Brief:
Starting at the line that holds "Considering what is pictured here, is", copy every line exactly through the end of the data, and no others.

[Spatial questions tied to pictures]
++++
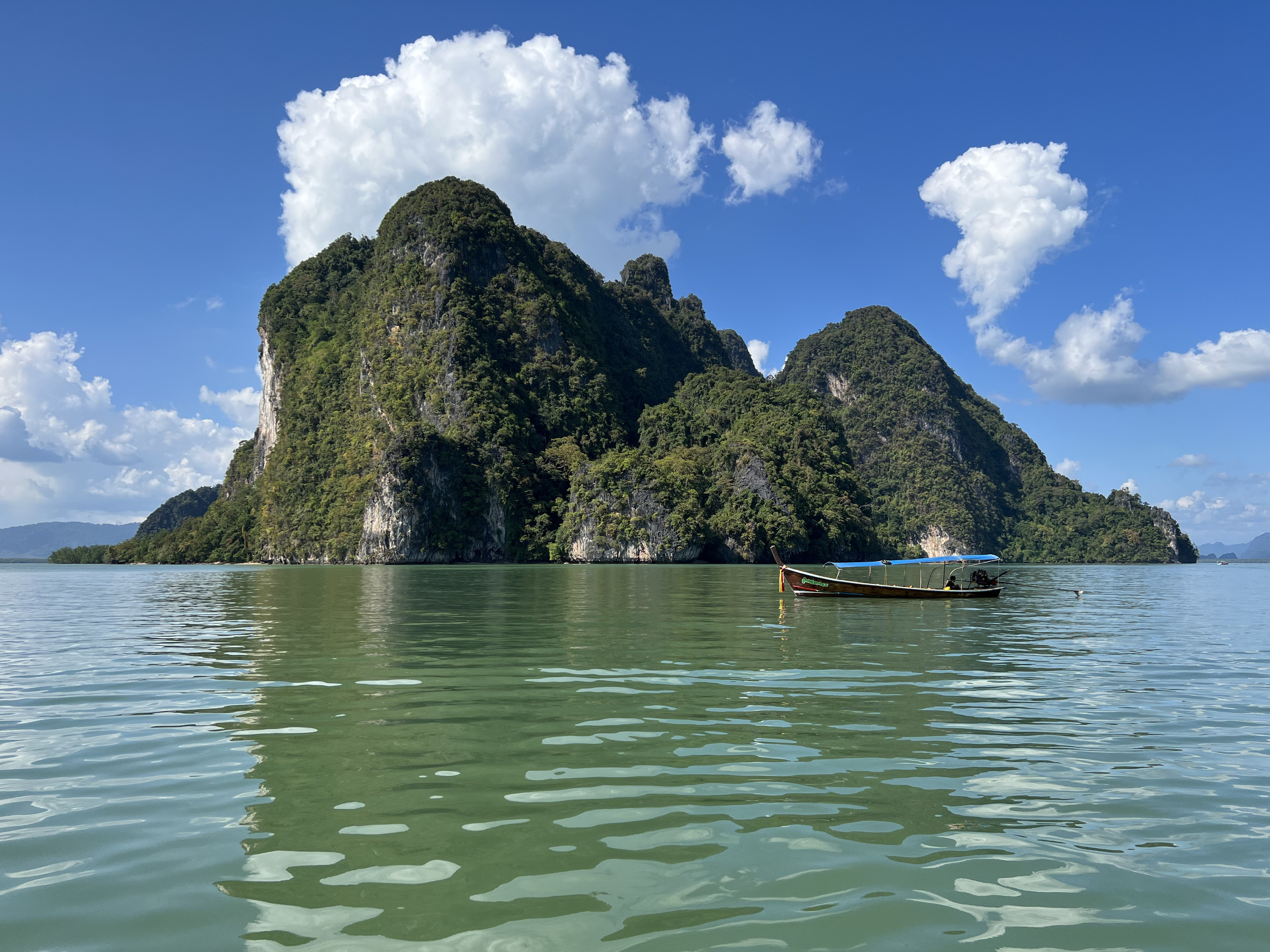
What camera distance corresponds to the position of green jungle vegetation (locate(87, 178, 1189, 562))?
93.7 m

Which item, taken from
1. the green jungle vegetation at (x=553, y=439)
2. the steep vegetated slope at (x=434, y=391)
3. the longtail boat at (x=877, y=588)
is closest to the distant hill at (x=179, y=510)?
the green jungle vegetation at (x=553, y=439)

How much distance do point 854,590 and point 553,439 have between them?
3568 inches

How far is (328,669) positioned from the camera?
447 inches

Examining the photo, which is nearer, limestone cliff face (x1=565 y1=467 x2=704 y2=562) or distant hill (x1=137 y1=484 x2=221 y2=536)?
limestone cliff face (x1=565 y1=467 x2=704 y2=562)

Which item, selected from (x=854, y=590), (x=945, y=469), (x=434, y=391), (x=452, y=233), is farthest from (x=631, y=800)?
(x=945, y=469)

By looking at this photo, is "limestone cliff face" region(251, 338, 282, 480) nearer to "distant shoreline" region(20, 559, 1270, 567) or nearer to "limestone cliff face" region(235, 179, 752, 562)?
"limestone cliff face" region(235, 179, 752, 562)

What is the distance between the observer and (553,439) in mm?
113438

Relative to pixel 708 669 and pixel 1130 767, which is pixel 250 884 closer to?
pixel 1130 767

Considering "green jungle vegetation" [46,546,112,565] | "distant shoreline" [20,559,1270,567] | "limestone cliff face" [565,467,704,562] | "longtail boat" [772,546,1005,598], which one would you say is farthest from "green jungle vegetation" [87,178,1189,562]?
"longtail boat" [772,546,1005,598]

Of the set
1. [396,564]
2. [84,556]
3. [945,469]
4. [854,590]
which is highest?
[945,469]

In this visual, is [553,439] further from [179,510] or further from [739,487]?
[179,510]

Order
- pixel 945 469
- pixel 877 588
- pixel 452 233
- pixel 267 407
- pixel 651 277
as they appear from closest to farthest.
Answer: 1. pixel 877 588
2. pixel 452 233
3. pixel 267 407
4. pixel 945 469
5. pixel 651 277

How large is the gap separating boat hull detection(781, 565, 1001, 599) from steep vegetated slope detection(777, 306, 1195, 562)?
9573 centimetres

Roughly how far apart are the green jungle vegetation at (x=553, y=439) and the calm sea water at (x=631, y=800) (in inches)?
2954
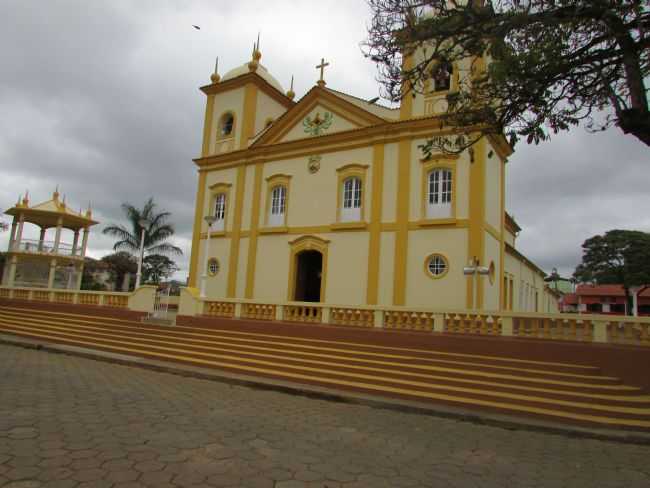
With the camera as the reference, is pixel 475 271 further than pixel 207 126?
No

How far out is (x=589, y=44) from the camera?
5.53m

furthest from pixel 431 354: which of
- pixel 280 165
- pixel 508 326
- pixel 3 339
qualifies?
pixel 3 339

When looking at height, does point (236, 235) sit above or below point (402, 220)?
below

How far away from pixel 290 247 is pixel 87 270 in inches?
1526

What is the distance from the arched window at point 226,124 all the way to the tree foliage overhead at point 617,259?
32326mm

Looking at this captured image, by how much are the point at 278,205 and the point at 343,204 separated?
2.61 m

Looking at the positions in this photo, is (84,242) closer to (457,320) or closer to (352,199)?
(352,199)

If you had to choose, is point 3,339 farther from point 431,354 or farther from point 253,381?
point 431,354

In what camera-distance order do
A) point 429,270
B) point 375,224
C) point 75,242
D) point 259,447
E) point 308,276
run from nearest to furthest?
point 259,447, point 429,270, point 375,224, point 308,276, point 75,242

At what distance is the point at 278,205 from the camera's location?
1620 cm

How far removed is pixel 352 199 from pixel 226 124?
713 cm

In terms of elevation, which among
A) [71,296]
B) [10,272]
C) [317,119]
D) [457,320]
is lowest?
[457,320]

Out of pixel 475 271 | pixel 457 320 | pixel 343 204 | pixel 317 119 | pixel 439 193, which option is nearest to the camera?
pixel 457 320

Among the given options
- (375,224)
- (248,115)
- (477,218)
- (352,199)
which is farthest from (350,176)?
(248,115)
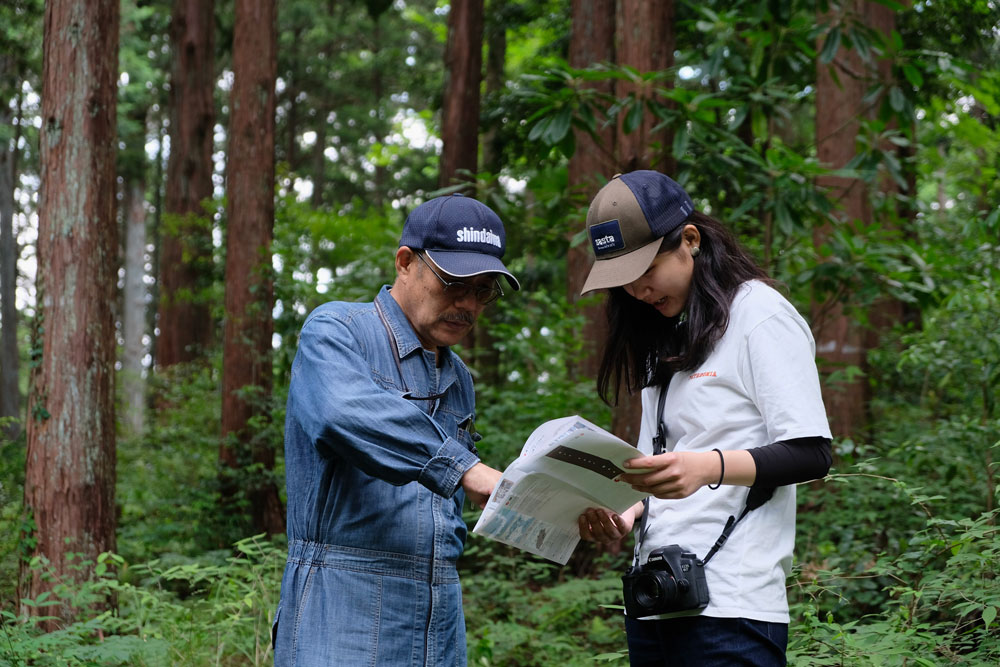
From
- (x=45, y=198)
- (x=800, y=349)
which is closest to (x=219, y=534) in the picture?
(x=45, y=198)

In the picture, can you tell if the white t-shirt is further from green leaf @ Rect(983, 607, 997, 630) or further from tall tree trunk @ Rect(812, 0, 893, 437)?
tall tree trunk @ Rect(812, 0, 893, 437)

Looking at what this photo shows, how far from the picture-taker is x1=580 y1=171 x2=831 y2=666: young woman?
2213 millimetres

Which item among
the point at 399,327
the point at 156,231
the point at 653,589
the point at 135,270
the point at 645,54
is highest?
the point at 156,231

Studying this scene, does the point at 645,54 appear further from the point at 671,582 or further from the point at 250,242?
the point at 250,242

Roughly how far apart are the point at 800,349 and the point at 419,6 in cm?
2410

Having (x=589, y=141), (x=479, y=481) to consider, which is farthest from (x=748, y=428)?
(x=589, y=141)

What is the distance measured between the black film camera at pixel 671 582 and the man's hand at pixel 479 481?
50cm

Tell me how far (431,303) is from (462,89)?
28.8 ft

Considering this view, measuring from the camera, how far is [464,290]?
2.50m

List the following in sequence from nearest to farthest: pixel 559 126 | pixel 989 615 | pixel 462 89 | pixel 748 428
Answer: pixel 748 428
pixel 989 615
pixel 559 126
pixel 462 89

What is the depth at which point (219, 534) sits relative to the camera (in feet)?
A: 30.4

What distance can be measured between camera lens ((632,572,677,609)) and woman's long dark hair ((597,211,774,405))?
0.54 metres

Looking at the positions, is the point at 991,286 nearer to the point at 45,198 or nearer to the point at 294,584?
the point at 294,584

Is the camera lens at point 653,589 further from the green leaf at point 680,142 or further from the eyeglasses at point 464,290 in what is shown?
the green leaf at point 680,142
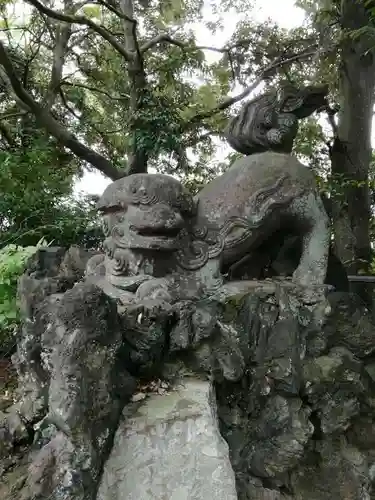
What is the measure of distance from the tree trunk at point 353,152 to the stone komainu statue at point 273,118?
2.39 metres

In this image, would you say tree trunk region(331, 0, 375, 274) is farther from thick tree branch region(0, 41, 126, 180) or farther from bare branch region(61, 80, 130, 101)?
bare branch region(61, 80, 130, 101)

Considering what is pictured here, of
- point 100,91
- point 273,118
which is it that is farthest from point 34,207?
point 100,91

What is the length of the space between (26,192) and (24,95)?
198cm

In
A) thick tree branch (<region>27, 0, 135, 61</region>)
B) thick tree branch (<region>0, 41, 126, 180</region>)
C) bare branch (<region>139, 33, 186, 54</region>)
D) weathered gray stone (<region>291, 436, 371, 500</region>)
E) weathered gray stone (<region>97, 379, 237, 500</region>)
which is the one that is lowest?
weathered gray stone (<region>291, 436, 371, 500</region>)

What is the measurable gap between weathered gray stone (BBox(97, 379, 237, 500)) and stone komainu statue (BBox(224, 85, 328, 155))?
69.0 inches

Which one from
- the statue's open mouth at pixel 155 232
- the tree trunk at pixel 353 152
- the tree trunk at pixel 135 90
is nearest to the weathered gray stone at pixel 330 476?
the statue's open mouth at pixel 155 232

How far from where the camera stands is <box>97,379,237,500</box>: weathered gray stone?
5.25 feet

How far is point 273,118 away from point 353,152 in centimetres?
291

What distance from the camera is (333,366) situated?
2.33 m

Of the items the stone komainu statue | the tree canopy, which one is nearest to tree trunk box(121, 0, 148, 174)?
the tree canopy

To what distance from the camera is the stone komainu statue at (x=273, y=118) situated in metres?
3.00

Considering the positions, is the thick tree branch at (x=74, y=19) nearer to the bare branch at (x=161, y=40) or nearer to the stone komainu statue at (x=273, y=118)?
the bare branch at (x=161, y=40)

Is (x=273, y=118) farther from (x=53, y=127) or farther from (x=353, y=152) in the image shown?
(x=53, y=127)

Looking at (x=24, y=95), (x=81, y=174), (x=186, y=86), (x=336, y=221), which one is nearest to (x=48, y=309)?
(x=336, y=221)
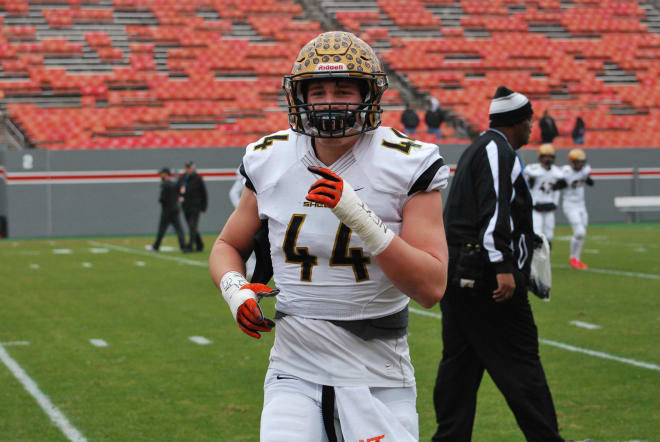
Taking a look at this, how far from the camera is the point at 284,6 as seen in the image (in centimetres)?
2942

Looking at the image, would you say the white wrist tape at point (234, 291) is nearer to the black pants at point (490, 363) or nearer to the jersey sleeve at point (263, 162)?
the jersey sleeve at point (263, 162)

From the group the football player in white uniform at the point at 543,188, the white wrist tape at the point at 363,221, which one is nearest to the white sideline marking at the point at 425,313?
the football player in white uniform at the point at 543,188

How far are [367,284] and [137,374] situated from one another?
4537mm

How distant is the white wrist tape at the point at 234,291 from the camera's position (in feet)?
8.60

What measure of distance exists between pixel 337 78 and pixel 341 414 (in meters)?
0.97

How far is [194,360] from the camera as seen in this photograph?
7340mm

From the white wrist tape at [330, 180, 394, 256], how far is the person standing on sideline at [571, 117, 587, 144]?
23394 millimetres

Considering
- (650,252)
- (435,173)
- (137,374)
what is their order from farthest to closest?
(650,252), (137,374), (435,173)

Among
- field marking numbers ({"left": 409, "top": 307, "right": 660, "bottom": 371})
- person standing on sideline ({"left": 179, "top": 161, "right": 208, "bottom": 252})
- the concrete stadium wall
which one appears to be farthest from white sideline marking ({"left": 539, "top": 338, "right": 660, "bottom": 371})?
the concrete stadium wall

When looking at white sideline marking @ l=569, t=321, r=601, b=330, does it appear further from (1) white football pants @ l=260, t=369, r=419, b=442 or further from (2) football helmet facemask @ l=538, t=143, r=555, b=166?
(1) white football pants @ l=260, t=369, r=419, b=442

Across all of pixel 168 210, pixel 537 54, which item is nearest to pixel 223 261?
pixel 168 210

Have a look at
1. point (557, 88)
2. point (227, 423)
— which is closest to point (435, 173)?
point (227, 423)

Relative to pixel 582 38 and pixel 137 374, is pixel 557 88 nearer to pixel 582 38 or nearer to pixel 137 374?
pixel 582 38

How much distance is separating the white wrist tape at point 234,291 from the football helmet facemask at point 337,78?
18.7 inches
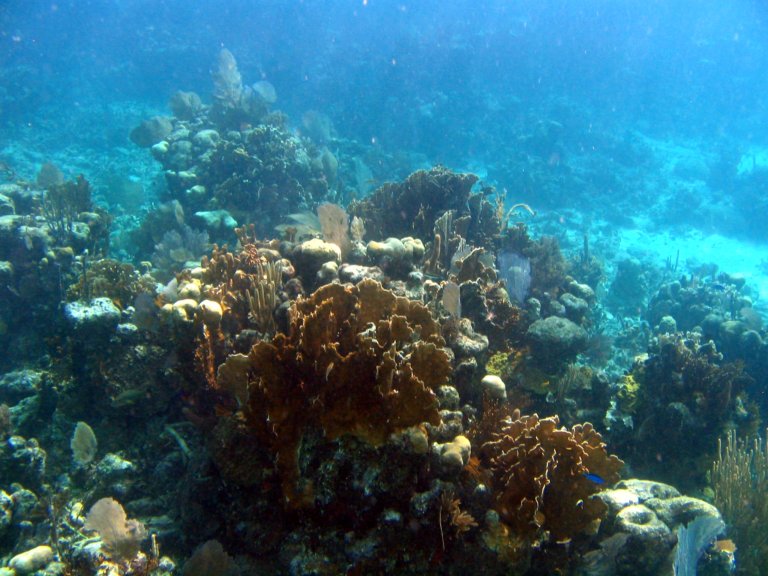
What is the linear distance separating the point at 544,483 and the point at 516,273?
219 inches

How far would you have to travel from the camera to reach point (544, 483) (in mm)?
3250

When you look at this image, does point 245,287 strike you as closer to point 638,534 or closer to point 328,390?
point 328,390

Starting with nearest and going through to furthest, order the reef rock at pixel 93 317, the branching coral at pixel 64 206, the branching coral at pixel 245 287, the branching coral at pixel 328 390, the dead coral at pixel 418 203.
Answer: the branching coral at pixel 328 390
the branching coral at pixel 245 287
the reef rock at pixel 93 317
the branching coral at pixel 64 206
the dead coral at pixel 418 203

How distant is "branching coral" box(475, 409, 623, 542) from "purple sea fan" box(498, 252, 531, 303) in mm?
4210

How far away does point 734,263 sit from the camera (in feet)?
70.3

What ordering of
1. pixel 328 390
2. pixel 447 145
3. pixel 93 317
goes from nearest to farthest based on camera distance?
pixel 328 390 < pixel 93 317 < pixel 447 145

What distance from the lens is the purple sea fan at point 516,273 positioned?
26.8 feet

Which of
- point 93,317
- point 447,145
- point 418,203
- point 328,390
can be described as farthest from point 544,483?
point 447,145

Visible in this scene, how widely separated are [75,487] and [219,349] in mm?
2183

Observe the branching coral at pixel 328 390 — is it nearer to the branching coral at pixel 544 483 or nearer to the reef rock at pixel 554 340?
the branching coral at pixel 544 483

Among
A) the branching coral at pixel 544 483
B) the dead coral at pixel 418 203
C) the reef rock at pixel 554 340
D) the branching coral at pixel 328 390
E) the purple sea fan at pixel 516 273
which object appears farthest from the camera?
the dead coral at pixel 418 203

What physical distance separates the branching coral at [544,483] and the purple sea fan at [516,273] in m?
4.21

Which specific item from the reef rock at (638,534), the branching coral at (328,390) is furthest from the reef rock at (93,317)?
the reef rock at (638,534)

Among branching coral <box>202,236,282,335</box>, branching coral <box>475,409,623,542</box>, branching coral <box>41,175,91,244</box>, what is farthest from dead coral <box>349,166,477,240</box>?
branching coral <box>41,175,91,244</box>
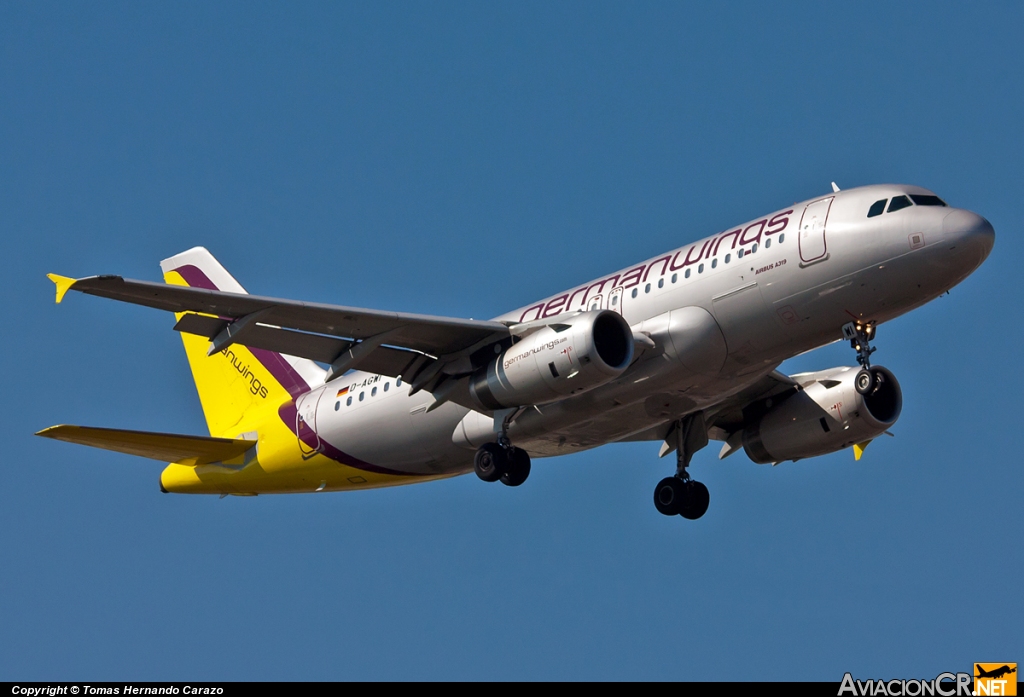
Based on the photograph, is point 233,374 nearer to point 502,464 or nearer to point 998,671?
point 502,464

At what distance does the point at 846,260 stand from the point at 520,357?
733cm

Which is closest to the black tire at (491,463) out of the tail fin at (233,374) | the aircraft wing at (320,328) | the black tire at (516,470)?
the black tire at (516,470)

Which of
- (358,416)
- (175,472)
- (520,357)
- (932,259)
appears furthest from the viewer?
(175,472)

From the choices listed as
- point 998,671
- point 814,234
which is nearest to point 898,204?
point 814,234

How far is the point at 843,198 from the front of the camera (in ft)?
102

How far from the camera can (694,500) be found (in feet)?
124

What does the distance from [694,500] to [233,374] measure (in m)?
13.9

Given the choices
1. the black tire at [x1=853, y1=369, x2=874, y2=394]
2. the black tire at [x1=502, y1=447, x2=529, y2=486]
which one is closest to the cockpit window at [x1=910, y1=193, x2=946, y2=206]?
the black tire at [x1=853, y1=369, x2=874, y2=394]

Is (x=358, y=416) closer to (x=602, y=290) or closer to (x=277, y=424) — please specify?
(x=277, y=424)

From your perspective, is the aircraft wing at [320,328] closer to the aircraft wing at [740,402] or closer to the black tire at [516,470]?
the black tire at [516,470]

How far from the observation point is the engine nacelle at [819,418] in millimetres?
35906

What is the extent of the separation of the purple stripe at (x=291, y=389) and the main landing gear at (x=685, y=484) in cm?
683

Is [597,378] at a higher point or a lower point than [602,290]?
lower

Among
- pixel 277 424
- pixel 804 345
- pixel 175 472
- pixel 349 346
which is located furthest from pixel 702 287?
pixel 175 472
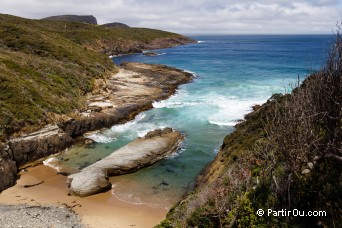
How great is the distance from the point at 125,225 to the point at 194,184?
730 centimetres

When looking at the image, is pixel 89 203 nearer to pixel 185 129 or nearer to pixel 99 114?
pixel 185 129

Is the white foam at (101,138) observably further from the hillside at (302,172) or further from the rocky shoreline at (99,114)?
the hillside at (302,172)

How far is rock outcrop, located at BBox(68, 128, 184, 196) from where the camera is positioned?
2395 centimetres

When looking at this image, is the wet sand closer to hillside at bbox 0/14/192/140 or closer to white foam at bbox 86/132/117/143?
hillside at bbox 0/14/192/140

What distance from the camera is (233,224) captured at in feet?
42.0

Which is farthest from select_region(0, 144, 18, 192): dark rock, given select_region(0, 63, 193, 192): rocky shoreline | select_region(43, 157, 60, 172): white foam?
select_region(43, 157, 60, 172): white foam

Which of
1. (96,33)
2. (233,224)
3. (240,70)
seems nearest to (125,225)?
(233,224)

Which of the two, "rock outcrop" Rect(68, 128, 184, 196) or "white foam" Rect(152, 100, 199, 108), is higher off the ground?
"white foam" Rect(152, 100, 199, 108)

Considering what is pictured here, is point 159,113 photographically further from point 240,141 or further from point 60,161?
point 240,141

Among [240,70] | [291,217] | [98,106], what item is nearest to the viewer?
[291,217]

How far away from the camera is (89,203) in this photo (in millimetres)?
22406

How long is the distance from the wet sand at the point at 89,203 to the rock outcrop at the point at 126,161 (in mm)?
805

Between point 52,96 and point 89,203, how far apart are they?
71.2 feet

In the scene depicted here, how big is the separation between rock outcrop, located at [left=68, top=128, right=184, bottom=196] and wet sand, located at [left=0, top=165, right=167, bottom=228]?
++++
Full output:
Considering what is pictured here, is point 159,113 photographically further from point 240,141 or further from point 60,161?
point 240,141

Among [240,70] | [291,217] | [98,106], what item is nearest to the viewer?
[291,217]

How far away from the camera is (89,203) in this photo (in millimetres)?
22406

How long is the distance from the wet sand at the point at 89,203 to the rock outcrop at the point at 126,161 (in mm)?
805

Between point 52,96 and point 89,203, how far apart are they?
71.2 feet

In the scene depicted here, how big is the separation between rock outcrop, located at [left=68, top=128, right=184, bottom=196] and wet sand, located at [left=0, top=165, right=167, bottom=228]?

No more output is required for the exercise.